Het Ajax-effect bestaat niet 

De voetballiefhebbers konden hun hart weer eens ophalen. In een fantastische wedstrijd gaf Ajax de ‘Koninklijke’ uit Madrid een lesje. Publiek en pers waren lyrisch. De passeeractie van Tadic, die ooit bij FC Groningen speelde, kon niet vaak genoeg herhaald worden, zo mooi! Sport doet ertoe in onze samenleving. En dat geldt niet alleen voor topsport en sport op tv, maar ook voor de amateursport op Het Hogeland. Elke week weer attendeert de ‘Ommelander Courant’ ons op het belang ervan. Het sportkatern beslaat vaak meer pagina’s dan er aan de lokale politiek besteed worden.
Sport is niet alleen leuk om te doen, maar ook van belang voor de leefbaarheid en de gezondheid. Bovendien speelt het een belangrijke rol in de opvoeding. Kinderen leren omgaan met winst en verlies, samen te spelen met anderen en zich neer te leggen bij een beslissing van de scheidsrechter.

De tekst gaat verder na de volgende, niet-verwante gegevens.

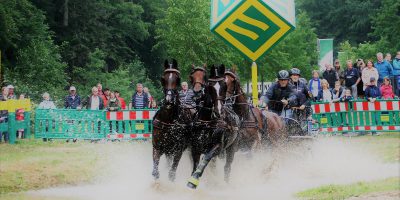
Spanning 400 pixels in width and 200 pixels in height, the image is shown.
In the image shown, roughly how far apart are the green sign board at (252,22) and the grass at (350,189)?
19.0 feet

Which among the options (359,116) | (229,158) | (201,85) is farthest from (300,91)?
(359,116)

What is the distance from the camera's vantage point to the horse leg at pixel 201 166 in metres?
13.3

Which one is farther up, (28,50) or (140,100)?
(28,50)

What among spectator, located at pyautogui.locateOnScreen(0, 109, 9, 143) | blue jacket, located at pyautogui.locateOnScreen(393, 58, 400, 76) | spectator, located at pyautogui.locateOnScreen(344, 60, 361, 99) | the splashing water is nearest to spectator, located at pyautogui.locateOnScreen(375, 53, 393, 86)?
blue jacket, located at pyautogui.locateOnScreen(393, 58, 400, 76)

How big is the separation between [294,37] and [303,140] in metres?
40.4

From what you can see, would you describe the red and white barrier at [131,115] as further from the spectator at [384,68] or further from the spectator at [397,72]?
the spectator at [397,72]

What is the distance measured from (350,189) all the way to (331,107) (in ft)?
41.8

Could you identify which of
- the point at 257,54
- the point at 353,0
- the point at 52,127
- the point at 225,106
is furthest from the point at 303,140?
the point at 353,0

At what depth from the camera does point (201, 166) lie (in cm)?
1349

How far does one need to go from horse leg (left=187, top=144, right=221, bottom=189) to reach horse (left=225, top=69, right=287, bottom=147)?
4.19 ft

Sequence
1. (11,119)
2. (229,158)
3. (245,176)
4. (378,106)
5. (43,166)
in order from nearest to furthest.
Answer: (229,158) < (245,176) < (43,166) < (11,119) < (378,106)

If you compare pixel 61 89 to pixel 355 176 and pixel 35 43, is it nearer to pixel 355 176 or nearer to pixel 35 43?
pixel 35 43

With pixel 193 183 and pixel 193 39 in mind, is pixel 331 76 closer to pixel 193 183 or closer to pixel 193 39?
pixel 193 183

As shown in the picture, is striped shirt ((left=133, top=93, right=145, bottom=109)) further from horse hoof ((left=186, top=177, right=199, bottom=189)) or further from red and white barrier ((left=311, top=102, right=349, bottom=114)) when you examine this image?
horse hoof ((left=186, top=177, right=199, bottom=189))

Omdat sport door al die zogenaamde ‘extrinsieke’ waarden zo van belang is, wil de gemeente zich de komende jaren vooral gaan richten op sportstimulering, zo lees ik in de gemeentebegroting. Of we het nu willen of niet, we moeten sporten. Het houdt ons gezond en bespaart ons veel zorgkosten, zo is de boodschap, die ons wordt voorgehouden.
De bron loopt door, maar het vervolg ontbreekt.